• Data supplied:
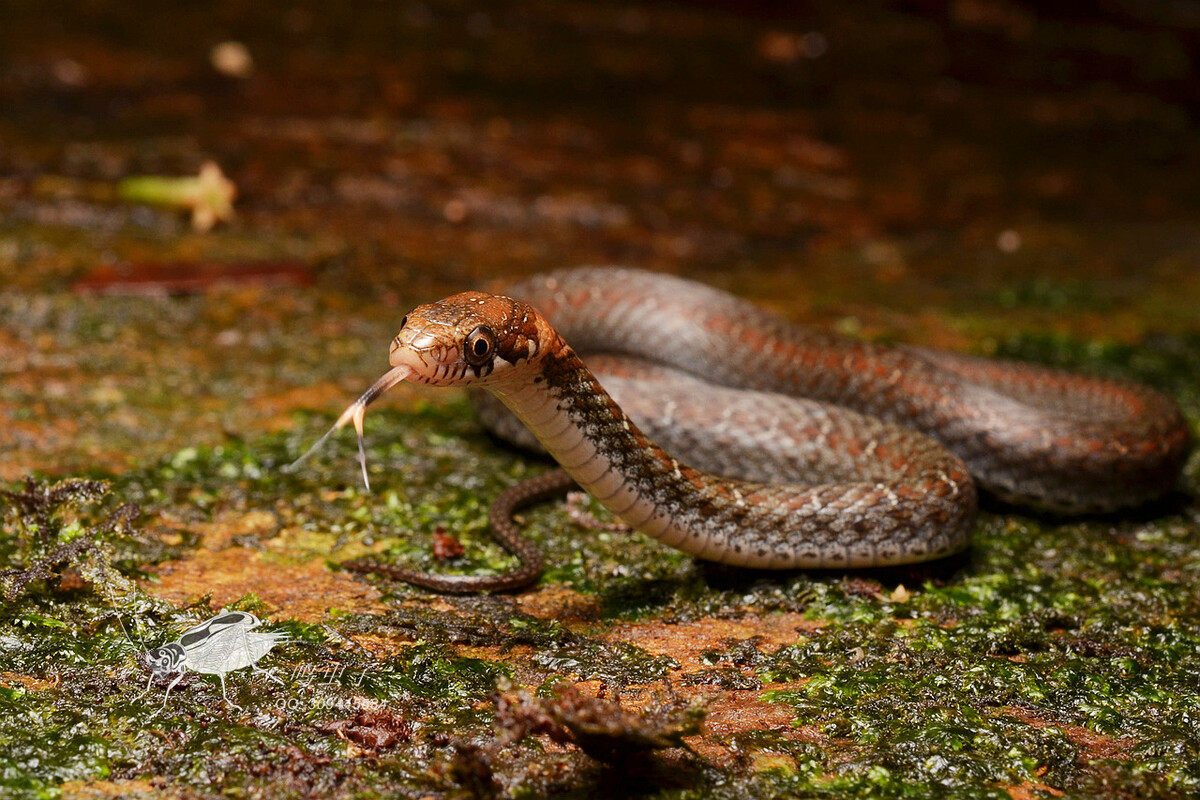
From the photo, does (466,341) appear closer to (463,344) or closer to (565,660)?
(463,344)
* * *
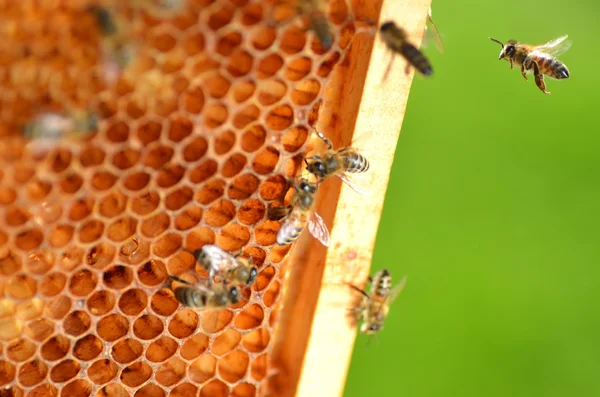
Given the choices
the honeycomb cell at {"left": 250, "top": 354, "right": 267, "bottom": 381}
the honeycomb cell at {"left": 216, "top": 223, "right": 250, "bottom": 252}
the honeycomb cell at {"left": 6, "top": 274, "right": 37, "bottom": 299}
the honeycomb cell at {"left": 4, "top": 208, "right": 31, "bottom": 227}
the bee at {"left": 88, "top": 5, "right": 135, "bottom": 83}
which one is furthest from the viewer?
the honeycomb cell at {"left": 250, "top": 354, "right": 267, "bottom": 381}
--
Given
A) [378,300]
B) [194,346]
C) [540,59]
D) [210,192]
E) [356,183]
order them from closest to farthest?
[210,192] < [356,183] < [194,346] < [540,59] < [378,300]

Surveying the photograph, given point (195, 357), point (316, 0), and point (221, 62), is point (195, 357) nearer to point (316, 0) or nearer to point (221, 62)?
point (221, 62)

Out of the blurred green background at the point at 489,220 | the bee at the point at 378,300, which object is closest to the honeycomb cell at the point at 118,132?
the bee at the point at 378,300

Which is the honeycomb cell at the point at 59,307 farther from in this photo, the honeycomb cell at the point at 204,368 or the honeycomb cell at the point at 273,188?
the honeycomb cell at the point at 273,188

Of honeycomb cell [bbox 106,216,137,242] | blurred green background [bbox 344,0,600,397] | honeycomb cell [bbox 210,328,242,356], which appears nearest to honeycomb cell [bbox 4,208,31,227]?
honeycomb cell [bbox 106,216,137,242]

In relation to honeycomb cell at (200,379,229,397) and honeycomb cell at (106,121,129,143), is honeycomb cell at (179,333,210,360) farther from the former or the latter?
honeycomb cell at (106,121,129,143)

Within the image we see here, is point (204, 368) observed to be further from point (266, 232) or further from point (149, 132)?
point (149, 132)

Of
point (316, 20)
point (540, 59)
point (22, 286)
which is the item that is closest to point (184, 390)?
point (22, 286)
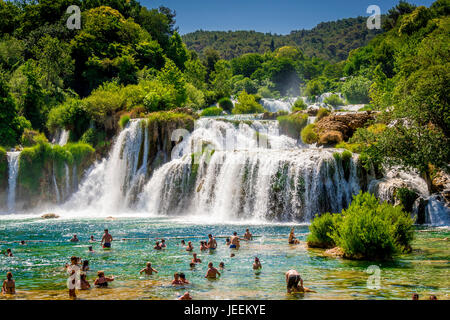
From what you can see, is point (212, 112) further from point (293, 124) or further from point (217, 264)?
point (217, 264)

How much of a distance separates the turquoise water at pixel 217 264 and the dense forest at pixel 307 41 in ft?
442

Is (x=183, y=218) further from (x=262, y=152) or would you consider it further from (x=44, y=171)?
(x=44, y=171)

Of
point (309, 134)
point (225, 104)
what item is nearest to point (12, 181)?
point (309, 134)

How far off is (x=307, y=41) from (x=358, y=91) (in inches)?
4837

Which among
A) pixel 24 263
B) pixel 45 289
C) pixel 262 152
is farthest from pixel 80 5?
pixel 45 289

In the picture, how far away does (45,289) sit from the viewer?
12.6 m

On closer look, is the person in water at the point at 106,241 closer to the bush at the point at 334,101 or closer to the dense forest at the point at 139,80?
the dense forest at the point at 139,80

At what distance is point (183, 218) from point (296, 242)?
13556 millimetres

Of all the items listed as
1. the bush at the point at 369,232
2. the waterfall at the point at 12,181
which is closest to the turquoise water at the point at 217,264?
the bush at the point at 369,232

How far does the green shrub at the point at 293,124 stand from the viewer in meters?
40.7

• What is being asked:
How many lines in the entries above contain the string "forest"? Case counts, and your reply should be the number alone.

• Task result:
3